BRIEF 1 —
In the RV trip account, how long is the Stewart-Cassiar Highway?
BRIEF 2 —
Reproduce the RV trip account word for word from "Assessing the Situation" to "follow the truck.".

PASSAGE GIVEN —
We took eight days to drive from Ferndale, Washington to Fairbanks, Alaska in June. Every one of those days was long, and by the time we arrived, "punch drunk" was the only way to describe our state of mind.
So when I tell you we made the return journey in seven days, even with the Mishap, I want you to have some context.
Where We Were
It was day three of the drive, and we had made it 919 miles out of the 2,053 total — not quite half way.
We were on the Stewart-Cassiar Highway, a 543-mile scenic road that serves as the western gateway from British Columbia into the Yukon.
We were 137 miles from any town with a population over 1,000.
And that's where the Mishap occurred.
There was no BOOM! or catastrophic event to warn us that anything had happened. The only sign we had that something was wrong was that our RV was no longer inline with the truck. It kicked out a bit to the right, as if we were turning a corner, even when we were driving straight.
Josh and I noticed this at the same time, and he safely brought us to a stop right as the shoulder ended.
The good news was we were not moving anymore.
The bad news was that we were halfway in the middle of the southbound lane of a two-lane highway, on a blind curve, on a hill, 12 miles from the nearest town, and with no cell phone service.
Also, there was smoke coming out from under the RV. Did I mention that?
Assessing the Situation
I ran out of the truck towards the RV, opened its front door and grabbed the fire extinguisher strapped there.
Fortunately, there wasn't a fire to put out. The smoke we were seeing was from burning rubber.
Our RV has a tandem axle, meaning it has two axles right next to each other. They don't turn; they just enable the RV to follow the truck.
In this moment, though, the rear passenger side tire was pointed a different way than its neighbor.
Maybe this illustration will help make the problem clearer.
Looking for Help
Before we could even start to despair, a Class C motorhome pulled up beside us. "Are you alright?" the couple inside asked.
"No," was our honest answer.
They didn't have a working cell phone either, but they offered to take one of us into the closest town, Dease Lake, to find a telephone and call for assistance.
I took them up on the offer, and they brought me to the nearest gas station located on the highway. There, I learned the name of a mechanic — Charlie — and his phone number, but when I tried the payphone, the call wouldn't connect.
So the couple with the Class C agreed to drive me to Charlie's shop, two miles into town.
It started to drizzle as I hopped out of the motorhome and walked into the shop. Charlie wasn't there, as it turned out. He was on his way back from another job, but the assistant mechanic took my information and assured me they'd be at our RV no later than 8:45 the next morning.

RECORDS PROVIDED —
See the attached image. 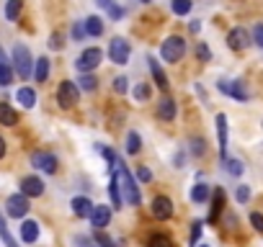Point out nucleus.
<instances>
[{"mask_svg":"<svg viewBox=\"0 0 263 247\" xmlns=\"http://www.w3.org/2000/svg\"><path fill=\"white\" fill-rule=\"evenodd\" d=\"M114 180L119 183V191H121V196H124V201L129 203V206H137L140 201H142V193H140V188H137V180L132 178V173L126 170V165L119 160V165H116V170H114Z\"/></svg>","mask_w":263,"mask_h":247,"instance_id":"1","label":"nucleus"},{"mask_svg":"<svg viewBox=\"0 0 263 247\" xmlns=\"http://www.w3.org/2000/svg\"><path fill=\"white\" fill-rule=\"evenodd\" d=\"M13 70H16V75L21 80H29L31 77V72H34V57H31L29 47H24V44H16L13 47Z\"/></svg>","mask_w":263,"mask_h":247,"instance_id":"2","label":"nucleus"},{"mask_svg":"<svg viewBox=\"0 0 263 247\" xmlns=\"http://www.w3.org/2000/svg\"><path fill=\"white\" fill-rule=\"evenodd\" d=\"M183 54H186V39H183V36H168V39L163 42V47H160V57H163L165 62H171V65L181 62Z\"/></svg>","mask_w":263,"mask_h":247,"instance_id":"3","label":"nucleus"},{"mask_svg":"<svg viewBox=\"0 0 263 247\" xmlns=\"http://www.w3.org/2000/svg\"><path fill=\"white\" fill-rule=\"evenodd\" d=\"M101 59H103V52L98 49V47H88L78 59H75V67H78V72H93L98 65H101Z\"/></svg>","mask_w":263,"mask_h":247,"instance_id":"4","label":"nucleus"},{"mask_svg":"<svg viewBox=\"0 0 263 247\" xmlns=\"http://www.w3.org/2000/svg\"><path fill=\"white\" fill-rule=\"evenodd\" d=\"M78 95H80V88H78L72 80L60 83V88H57V103H60L62 108H72V106L78 103Z\"/></svg>","mask_w":263,"mask_h":247,"instance_id":"5","label":"nucleus"},{"mask_svg":"<svg viewBox=\"0 0 263 247\" xmlns=\"http://www.w3.org/2000/svg\"><path fill=\"white\" fill-rule=\"evenodd\" d=\"M108 59L114 65H126L129 62V42L121 39V36L111 39V44H108Z\"/></svg>","mask_w":263,"mask_h":247,"instance_id":"6","label":"nucleus"},{"mask_svg":"<svg viewBox=\"0 0 263 247\" xmlns=\"http://www.w3.org/2000/svg\"><path fill=\"white\" fill-rule=\"evenodd\" d=\"M29 196H24V193H16V196H11L8 201H6V214L8 216H13V219H24L26 214H29Z\"/></svg>","mask_w":263,"mask_h":247,"instance_id":"7","label":"nucleus"},{"mask_svg":"<svg viewBox=\"0 0 263 247\" xmlns=\"http://www.w3.org/2000/svg\"><path fill=\"white\" fill-rule=\"evenodd\" d=\"M31 165L36 168V170H42V173H47V175H52V173H57V168H60V162H57V157L52 155V152H34L31 155Z\"/></svg>","mask_w":263,"mask_h":247,"instance_id":"8","label":"nucleus"},{"mask_svg":"<svg viewBox=\"0 0 263 247\" xmlns=\"http://www.w3.org/2000/svg\"><path fill=\"white\" fill-rule=\"evenodd\" d=\"M250 42H253V39H250V34H248L242 26H235V29L227 34V47H230V49H235V52L248 49V47H250Z\"/></svg>","mask_w":263,"mask_h":247,"instance_id":"9","label":"nucleus"},{"mask_svg":"<svg viewBox=\"0 0 263 247\" xmlns=\"http://www.w3.org/2000/svg\"><path fill=\"white\" fill-rule=\"evenodd\" d=\"M150 211H153V216H155V219L165 221V219H171V216H173V201H171L168 196H155V201H153Z\"/></svg>","mask_w":263,"mask_h":247,"instance_id":"10","label":"nucleus"},{"mask_svg":"<svg viewBox=\"0 0 263 247\" xmlns=\"http://www.w3.org/2000/svg\"><path fill=\"white\" fill-rule=\"evenodd\" d=\"M21 193H24V196H29V198H39V196L44 193V180H42V178H36V175L24 178V180H21Z\"/></svg>","mask_w":263,"mask_h":247,"instance_id":"11","label":"nucleus"},{"mask_svg":"<svg viewBox=\"0 0 263 247\" xmlns=\"http://www.w3.org/2000/svg\"><path fill=\"white\" fill-rule=\"evenodd\" d=\"M217 142H219V155L224 162L227 160V116L224 113H217Z\"/></svg>","mask_w":263,"mask_h":247,"instance_id":"12","label":"nucleus"},{"mask_svg":"<svg viewBox=\"0 0 263 247\" xmlns=\"http://www.w3.org/2000/svg\"><path fill=\"white\" fill-rule=\"evenodd\" d=\"M90 224L96 227V229H103V227H108V221H111V211H108V206H103V203H98V206H93V211H90Z\"/></svg>","mask_w":263,"mask_h":247,"instance_id":"13","label":"nucleus"},{"mask_svg":"<svg viewBox=\"0 0 263 247\" xmlns=\"http://www.w3.org/2000/svg\"><path fill=\"white\" fill-rule=\"evenodd\" d=\"M70 206H72V214H75L78 219H85V216H90V211H93V201H90L88 196H75Z\"/></svg>","mask_w":263,"mask_h":247,"instance_id":"14","label":"nucleus"},{"mask_svg":"<svg viewBox=\"0 0 263 247\" xmlns=\"http://www.w3.org/2000/svg\"><path fill=\"white\" fill-rule=\"evenodd\" d=\"M39 221H34V219H26L24 224H21V239L26 242V244H34L36 239H39Z\"/></svg>","mask_w":263,"mask_h":247,"instance_id":"15","label":"nucleus"},{"mask_svg":"<svg viewBox=\"0 0 263 247\" xmlns=\"http://www.w3.org/2000/svg\"><path fill=\"white\" fill-rule=\"evenodd\" d=\"M147 65H150V72H153V77H155V85L160 88V90H168V75L160 70V65H158V59L155 57H147Z\"/></svg>","mask_w":263,"mask_h":247,"instance_id":"16","label":"nucleus"},{"mask_svg":"<svg viewBox=\"0 0 263 247\" xmlns=\"http://www.w3.org/2000/svg\"><path fill=\"white\" fill-rule=\"evenodd\" d=\"M0 123H3V127H16L18 123V113L13 111V106L11 103H0Z\"/></svg>","mask_w":263,"mask_h":247,"instance_id":"17","label":"nucleus"},{"mask_svg":"<svg viewBox=\"0 0 263 247\" xmlns=\"http://www.w3.org/2000/svg\"><path fill=\"white\" fill-rule=\"evenodd\" d=\"M230 95H232L235 100H240V103H248V100H250V90H248V85H245L242 80L230 83Z\"/></svg>","mask_w":263,"mask_h":247,"instance_id":"18","label":"nucleus"},{"mask_svg":"<svg viewBox=\"0 0 263 247\" xmlns=\"http://www.w3.org/2000/svg\"><path fill=\"white\" fill-rule=\"evenodd\" d=\"M158 116H160L163 121H173V118H176V100L163 98V100L158 103Z\"/></svg>","mask_w":263,"mask_h":247,"instance_id":"19","label":"nucleus"},{"mask_svg":"<svg viewBox=\"0 0 263 247\" xmlns=\"http://www.w3.org/2000/svg\"><path fill=\"white\" fill-rule=\"evenodd\" d=\"M212 198V188L206 186V183H196L194 188H191V201L194 203H206Z\"/></svg>","mask_w":263,"mask_h":247,"instance_id":"20","label":"nucleus"},{"mask_svg":"<svg viewBox=\"0 0 263 247\" xmlns=\"http://www.w3.org/2000/svg\"><path fill=\"white\" fill-rule=\"evenodd\" d=\"M222 206H224V191L222 188H214L212 191V214H209V221H217Z\"/></svg>","mask_w":263,"mask_h":247,"instance_id":"21","label":"nucleus"},{"mask_svg":"<svg viewBox=\"0 0 263 247\" xmlns=\"http://www.w3.org/2000/svg\"><path fill=\"white\" fill-rule=\"evenodd\" d=\"M16 100H18L24 108H34V106H36V93H34V88H18Z\"/></svg>","mask_w":263,"mask_h":247,"instance_id":"22","label":"nucleus"},{"mask_svg":"<svg viewBox=\"0 0 263 247\" xmlns=\"http://www.w3.org/2000/svg\"><path fill=\"white\" fill-rule=\"evenodd\" d=\"M83 24H85L88 36H101V34H103V18H101V16H90V18H85Z\"/></svg>","mask_w":263,"mask_h":247,"instance_id":"23","label":"nucleus"},{"mask_svg":"<svg viewBox=\"0 0 263 247\" xmlns=\"http://www.w3.org/2000/svg\"><path fill=\"white\" fill-rule=\"evenodd\" d=\"M34 77H36V83H47V77H49V59H47V57H39V59H36Z\"/></svg>","mask_w":263,"mask_h":247,"instance_id":"24","label":"nucleus"},{"mask_svg":"<svg viewBox=\"0 0 263 247\" xmlns=\"http://www.w3.org/2000/svg\"><path fill=\"white\" fill-rule=\"evenodd\" d=\"M142 150V137L137 132H129L126 134V155H137Z\"/></svg>","mask_w":263,"mask_h":247,"instance_id":"25","label":"nucleus"},{"mask_svg":"<svg viewBox=\"0 0 263 247\" xmlns=\"http://www.w3.org/2000/svg\"><path fill=\"white\" fill-rule=\"evenodd\" d=\"M21 8H24V0H8V3H6V18L8 21H18Z\"/></svg>","mask_w":263,"mask_h":247,"instance_id":"26","label":"nucleus"},{"mask_svg":"<svg viewBox=\"0 0 263 247\" xmlns=\"http://www.w3.org/2000/svg\"><path fill=\"white\" fill-rule=\"evenodd\" d=\"M147 247H173V239H171L168 234H160V232H155V234L147 239Z\"/></svg>","mask_w":263,"mask_h":247,"instance_id":"27","label":"nucleus"},{"mask_svg":"<svg viewBox=\"0 0 263 247\" xmlns=\"http://www.w3.org/2000/svg\"><path fill=\"white\" fill-rule=\"evenodd\" d=\"M108 196H111V203H114V209H121V203H124V196H121V191H119V183H116V180H111V186H108Z\"/></svg>","mask_w":263,"mask_h":247,"instance_id":"28","label":"nucleus"},{"mask_svg":"<svg viewBox=\"0 0 263 247\" xmlns=\"http://www.w3.org/2000/svg\"><path fill=\"white\" fill-rule=\"evenodd\" d=\"M224 170H227L232 178H240L242 170H245V165H242L240 160H224Z\"/></svg>","mask_w":263,"mask_h":247,"instance_id":"29","label":"nucleus"},{"mask_svg":"<svg viewBox=\"0 0 263 247\" xmlns=\"http://www.w3.org/2000/svg\"><path fill=\"white\" fill-rule=\"evenodd\" d=\"M0 239L6 242V247H18V244H16V239L11 237L8 227H6V219H3V214H0Z\"/></svg>","mask_w":263,"mask_h":247,"instance_id":"30","label":"nucleus"},{"mask_svg":"<svg viewBox=\"0 0 263 247\" xmlns=\"http://www.w3.org/2000/svg\"><path fill=\"white\" fill-rule=\"evenodd\" d=\"M191 0H173V3H171V8H173V13L176 16H186L189 11H191Z\"/></svg>","mask_w":263,"mask_h":247,"instance_id":"31","label":"nucleus"},{"mask_svg":"<svg viewBox=\"0 0 263 247\" xmlns=\"http://www.w3.org/2000/svg\"><path fill=\"white\" fill-rule=\"evenodd\" d=\"M11 83H13V65H3L0 67V85L8 88Z\"/></svg>","mask_w":263,"mask_h":247,"instance_id":"32","label":"nucleus"},{"mask_svg":"<svg viewBox=\"0 0 263 247\" xmlns=\"http://www.w3.org/2000/svg\"><path fill=\"white\" fill-rule=\"evenodd\" d=\"M204 152H206V142L204 139H191V155L194 157H204Z\"/></svg>","mask_w":263,"mask_h":247,"instance_id":"33","label":"nucleus"},{"mask_svg":"<svg viewBox=\"0 0 263 247\" xmlns=\"http://www.w3.org/2000/svg\"><path fill=\"white\" fill-rule=\"evenodd\" d=\"M201 229H204V224H201V221H194V224H191V237H189V244H191V247H196V244H199Z\"/></svg>","mask_w":263,"mask_h":247,"instance_id":"34","label":"nucleus"},{"mask_svg":"<svg viewBox=\"0 0 263 247\" xmlns=\"http://www.w3.org/2000/svg\"><path fill=\"white\" fill-rule=\"evenodd\" d=\"M70 34H72V39H75V42H83V39L88 36V31H85V24H72Z\"/></svg>","mask_w":263,"mask_h":247,"instance_id":"35","label":"nucleus"},{"mask_svg":"<svg viewBox=\"0 0 263 247\" xmlns=\"http://www.w3.org/2000/svg\"><path fill=\"white\" fill-rule=\"evenodd\" d=\"M78 83H80V88H83V90H96V85H98V80H96L93 75H88V72H85Z\"/></svg>","mask_w":263,"mask_h":247,"instance_id":"36","label":"nucleus"},{"mask_svg":"<svg viewBox=\"0 0 263 247\" xmlns=\"http://www.w3.org/2000/svg\"><path fill=\"white\" fill-rule=\"evenodd\" d=\"M196 57H199L201 62H209V59H212V52H209V47H206L204 42L196 44Z\"/></svg>","mask_w":263,"mask_h":247,"instance_id":"37","label":"nucleus"},{"mask_svg":"<svg viewBox=\"0 0 263 247\" xmlns=\"http://www.w3.org/2000/svg\"><path fill=\"white\" fill-rule=\"evenodd\" d=\"M126 83H129V80H126L124 75H119V77H114V90H116L119 95H124V93L129 90V85H126Z\"/></svg>","mask_w":263,"mask_h":247,"instance_id":"38","label":"nucleus"},{"mask_svg":"<svg viewBox=\"0 0 263 247\" xmlns=\"http://www.w3.org/2000/svg\"><path fill=\"white\" fill-rule=\"evenodd\" d=\"M98 150H101V155L106 157V162H108L111 168H116V165H119V157H116V152H114V150H108V147H98Z\"/></svg>","mask_w":263,"mask_h":247,"instance_id":"39","label":"nucleus"},{"mask_svg":"<svg viewBox=\"0 0 263 247\" xmlns=\"http://www.w3.org/2000/svg\"><path fill=\"white\" fill-rule=\"evenodd\" d=\"M235 198H237V203H248V201H250V188H248V186H237Z\"/></svg>","mask_w":263,"mask_h":247,"instance_id":"40","label":"nucleus"},{"mask_svg":"<svg viewBox=\"0 0 263 247\" xmlns=\"http://www.w3.org/2000/svg\"><path fill=\"white\" fill-rule=\"evenodd\" d=\"M135 98H137V100H147V98H150V88H147L145 83H140V85L135 88Z\"/></svg>","mask_w":263,"mask_h":247,"instance_id":"41","label":"nucleus"},{"mask_svg":"<svg viewBox=\"0 0 263 247\" xmlns=\"http://www.w3.org/2000/svg\"><path fill=\"white\" fill-rule=\"evenodd\" d=\"M96 239H98V247H116L114 239L108 234H103V232H96Z\"/></svg>","mask_w":263,"mask_h":247,"instance_id":"42","label":"nucleus"},{"mask_svg":"<svg viewBox=\"0 0 263 247\" xmlns=\"http://www.w3.org/2000/svg\"><path fill=\"white\" fill-rule=\"evenodd\" d=\"M121 16H124V8H121V6H116V3H114V6H111V8H108V18H111V21H119V18H121Z\"/></svg>","mask_w":263,"mask_h":247,"instance_id":"43","label":"nucleus"},{"mask_svg":"<svg viewBox=\"0 0 263 247\" xmlns=\"http://www.w3.org/2000/svg\"><path fill=\"white\" fill-rule=\"evenodd\" d=\"M250 224H253V229H258V232H263V214H250Z\"/></svg>","mask_w":263,"mask_h":247,"instance_id":"44","label":"nucleus"},{"mask_svg":"<svg viewBox=\"0 0 263 247\" xmlns=\"http://www.w3.org/2000/svg\"><path fill=\"white\" fill-rule=\"evenodd\" d=\"M253 42H255L258 47H263V24H258V26L253 29Z\"/></svg>","mask_w":263,"mask_h":247,"instance_id":"45","label":"nucleus"},{"mask_svg":"<svg viewBox=\"0 0 263 247\" xmlns=\"http://www.w3.org/2000/svg\"><path fill=\"white\" fill-rule=\"evenodd\" d=\"M137 178H140L142 183H150V180H153V173H150L147 168H140V170H137Z\"/></svg>","mask_w":263,"mask_h":247,"instance_id":"46","label":"nucleus"},{"mask_svg":"<svg viewBox=\"0 0 263 247\" xmlns=\"http://www.w3.org/2000/svg\"><path fill=\"white\" fill-rule=\"evenodd\" d=\"M49 47H52V49H62V36H60V34H52Z\"/></svg>","mask_w":263,"mask_h":247,"instance_id":"47","label":"nucleus"},{"mask_svg":"<svg viewBox=\"0 0 263 247\" xmlns=\"http://www.w3.org/2000/svg\"><path fill=\"white\" fill-rule=\"evenodd\" d=\"M217 90L224 93V95H230V83H227V80H219V83H217Z\"/></svg>","mask_w":263,"mask_h":247,"instance_id":"48","label":"nucleus"},{"mask_svg":"<svg viewBox=\"0 0 263 247\" xmlns=\"http://www.w3.org/2000/svg\"><path fill=\"white\" fill-rule=\"evenodd\" d=\"M96 6H98V8H106V11H108V8L114 6V0H96Z\"/></svg>","mask_w":263,"mask_h":247,"instance_id":"49","label":"nucleus"},{"mask_svg":"<svg viewBox=\"0 0 263 247\" xmlns=\"http://www.w3.org/2000/svg\"><path fill=\"white\" fill-rule=\"evenodd\" d=\"M3 65H11V62H8V57H6V52H3V47H0V67H3Z\"/></svg>","mask_w":263,"mask_h":247,"instance_id":"50","label":"nucleus"},{"mask_svg":"<svg viewBox=\"0 0 263 247\" xmlns=\"http://www.w3.org/2000/svg\"><path fill=\"white\" fill-rule=\"evenodd\" d=\"M189 29H191V34H199V29H201V24H199V21H191V26H189Z\"/></svg>","mask_w":263,"mask_h":247,"instance_id":"51","label":"nucleus"},{"mask_svg":"<svg viewBox=\"0 0 263 247\" xmlns=\"http://www.w3.org/2000/svg\"><path fill=\"white\" fill-rule=\"evenodd\" d=\"M6 157V142H3V137H0V160Z\"/></svg>","mask_w":263,"mask_h":247,"instance_id":"52","label":"nucleus"},{"mask_svg":"<svg viewBox=\"0 0 263 247\" xmlns=\"http://www.w3.org/2000/svg\"><path fill=\"white\" fill-rule=\"evenodd\" d=\"M176 168H183V155H176Z\"/></svg>","mask_w":263,"mask_h":247,"instance_id":"53","label":"nucleus"},{"mask_svg":"<svg viewBox=\"0 0 263 247\" xmlns=\"http://www.w3.org/2000/svg\"><path fill=\"white\" fill-rule=\"evenodd\" d=\"M140 3H153V0H140Z\"/></svg>","mask_w":263,"mask_h":247,"instance_id":"54","label":"nucleus"},{"mask_svg":"<svg viewBox=\"0 0 263 247\" xmlns=\"http://www.w3.org/2000/svg\"><path fill=\"white\" fill-rule=\"evenodd\" d=\"M196 247H199V244H196ZM201 247H209V244H201Z\"/></svg>","mask_w":263,"mask_h":247,"instance_id":"55","label":"nucleus"}]
</instances>
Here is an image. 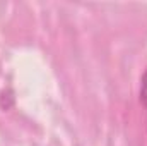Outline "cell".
<instances>
[{
    "label": "cell",
    "mask_w": 147,
    "mask_h": 146,
    "mask_svg": "<svg viewBox=\"0 0 147 146\" xmlns=\"http://www.w3.org/2000/svg\"><path fill=\"white\" fill-rule=\"evenodd\" d=\"M140 100L144 103V107L147 108V71L142 76V84H140Z\"/></svg>",
    "instance_id": "1"
}]
</instances>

WORKED SOLUTION 1 —
543 miles

WORKED SOLUTION 2 —
Assessing the Situation
I ran out of the truck towards the RV, opened its front door and grabbed the fire extinguisher strapped there.
Fortunately, there wasn't a fire to put out. The smoke we were seeing was from burning rubber.
Our RV has a tandem axle, meaning it has two axles right next to each other. They don't turn; they just enable the RV to follow the truck.